Artigo: A improbidade administrativa não deve acarretar a cassação da aposentadoria
As normas do ordenamento jurídico não preveem a cassação da aposentadoria do agente público condenado por ato de improbidade administrativa.
Em conformidade com o art. 37, §4º, da Constituição Federal de 1988, a Lei de Improbidade Administrativa (Lei 8.429/1992), em seu art. 12, estabelece como sanções decorrentes da sentença que condena o agente público por ato de improbidade administrativa, “a suspensão dos direitos políticos, a perda da função pública, a indisponibilidade dos bens e o ressarcimento ao erário” (a lei também prevê a possibilidade de aplicação de multa, proibição de contratar com o poder público e de recebimento de benefícios ou incentivos fiscais ou creditícios).
Assim, não há previsão expressa para cassação da aposentadoria.
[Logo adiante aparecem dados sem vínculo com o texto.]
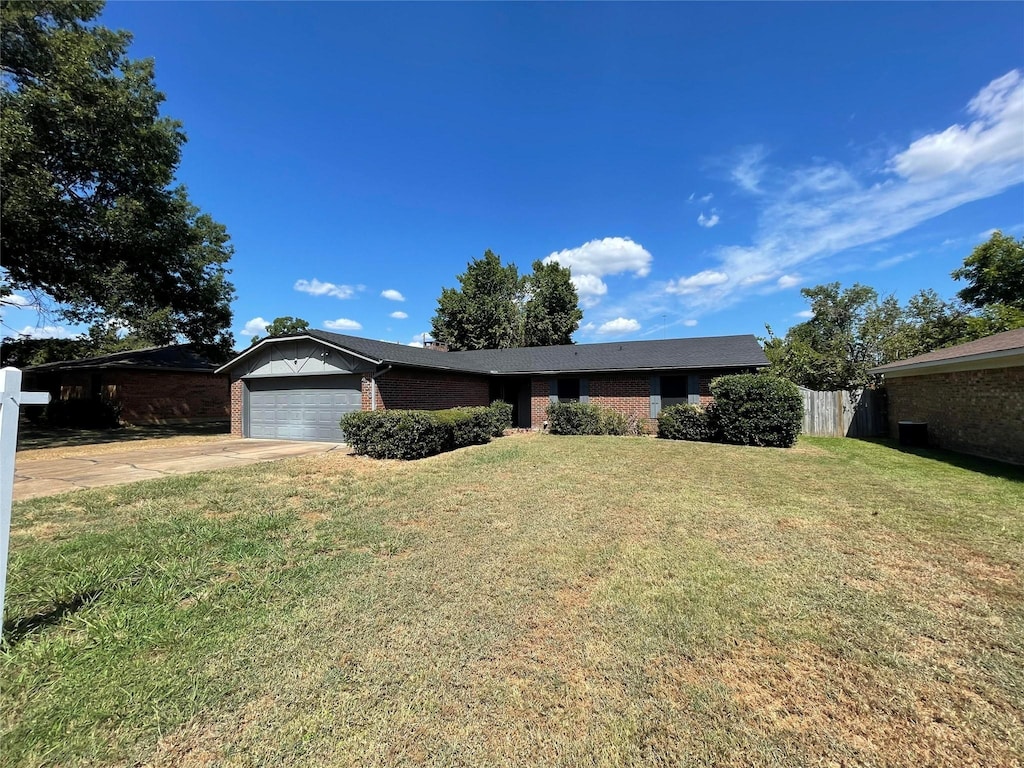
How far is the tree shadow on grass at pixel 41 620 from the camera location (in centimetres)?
277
Apesar disso, o Superior Tribunal de Justiça vem manifestando, em recentes julgados, que a cassação da aposentadoria deve ser imposta como “decorrência lógica” da perda do cargo, sanção esta expressamente prevista.
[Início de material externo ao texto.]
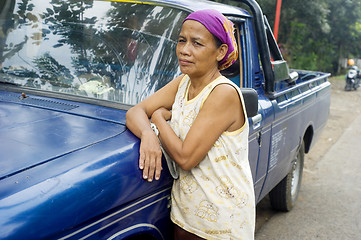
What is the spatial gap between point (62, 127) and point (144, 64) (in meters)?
0.79

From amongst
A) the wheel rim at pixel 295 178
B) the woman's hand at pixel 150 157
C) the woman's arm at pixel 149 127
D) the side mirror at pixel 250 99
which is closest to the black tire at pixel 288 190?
the wheel rim at pixel 295 178

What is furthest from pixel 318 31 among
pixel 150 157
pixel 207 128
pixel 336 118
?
pixel 150 157

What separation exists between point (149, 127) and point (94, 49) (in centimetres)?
92

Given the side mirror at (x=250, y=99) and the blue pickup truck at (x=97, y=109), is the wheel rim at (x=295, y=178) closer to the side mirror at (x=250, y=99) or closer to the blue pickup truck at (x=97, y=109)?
the blue pickup truck at (x=97, y=109)

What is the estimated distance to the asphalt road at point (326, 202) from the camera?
4.14 metres

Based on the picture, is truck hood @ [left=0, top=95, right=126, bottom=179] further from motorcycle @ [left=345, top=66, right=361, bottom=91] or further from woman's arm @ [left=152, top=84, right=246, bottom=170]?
motorcycle @ [left=345, top=66, right=361, bottom=91]

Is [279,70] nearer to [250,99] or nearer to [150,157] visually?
[250,99]

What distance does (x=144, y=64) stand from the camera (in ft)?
8.71

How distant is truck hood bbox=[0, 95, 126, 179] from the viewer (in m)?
1.68

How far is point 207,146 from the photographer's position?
194 cm

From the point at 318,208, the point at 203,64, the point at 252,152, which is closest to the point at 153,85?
the point at 203,64

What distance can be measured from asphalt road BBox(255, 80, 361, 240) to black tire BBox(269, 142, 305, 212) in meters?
0.11

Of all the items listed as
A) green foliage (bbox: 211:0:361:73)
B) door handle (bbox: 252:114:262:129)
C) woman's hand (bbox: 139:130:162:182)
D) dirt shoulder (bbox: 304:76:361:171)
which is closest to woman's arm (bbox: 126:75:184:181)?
woman's hand (bbox: 139:130:162:182)

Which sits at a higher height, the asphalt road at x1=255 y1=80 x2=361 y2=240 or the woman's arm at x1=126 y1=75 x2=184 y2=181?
the woman's arm at x1=126 y1=75 x2=184 y2=181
Porém, é princípio basilar do direito que não se pode condenar a uma pena não prevista explicitamente pela lei. A Constituição Federal também estabelece que alguém somente pode ser obrigado a fazer ou deixar de fazer algo senão em virtude de lei (art. 5º, inc. II). Esse dispositivo serve justamente para proteger o indivíduo contra arbitrariedades do Poder Estatal. A Constituição igualmente prevê a observância do princípio da legalidade especificamente na seara do direito administrativo (art. 37, caput).
Por consequência, o direito tampouco permite ampliar as hipóteses legais para punir alguém de um modo não estabelecido (há, inclusive, no Direito Penal, a máxima de que é nula a punição se não há prévia imposição da lei – nulla poena sine lege. Portanto, a ideia é a de que o magistrado não deve promover a “integração” da lei ou a sua interpretação ampliada/extensiva.
Recolhimentos previdenciários
Finalmente, cassar a aposentadoria e impedir que o agente condenado receba seu benefício previdenciário (aposentadoria) sem expressa previsão legal equivale a ignorar os recolhimentos previdenciários promovidos por ele. A não percepção do benefício pelo servidor após anos de contribuição caracteriza uma transferência patrimonial indevida e, assim, o enriquecimento sem causa por parte do estado (“enriquecimento ilícito”), que se apropria de riqueza que não lhe pertence.
Sendo assim, por ausência de expressa previsão legal e constitucional e, ainda, por violação ao enriquecimento sem causa do estado, não é razoável a cassação da aposentadoria de servidores condenados por ato por ato de improbidade administrativa.
Por Vinicius Pinheiro de Sant’Anna, advogado/sócio em Pinheiro de Sant’Anna & Advogados Associados e mestre em Processo Civil Constitucional pela Universidade Federal do Espírito Santo (Ufes).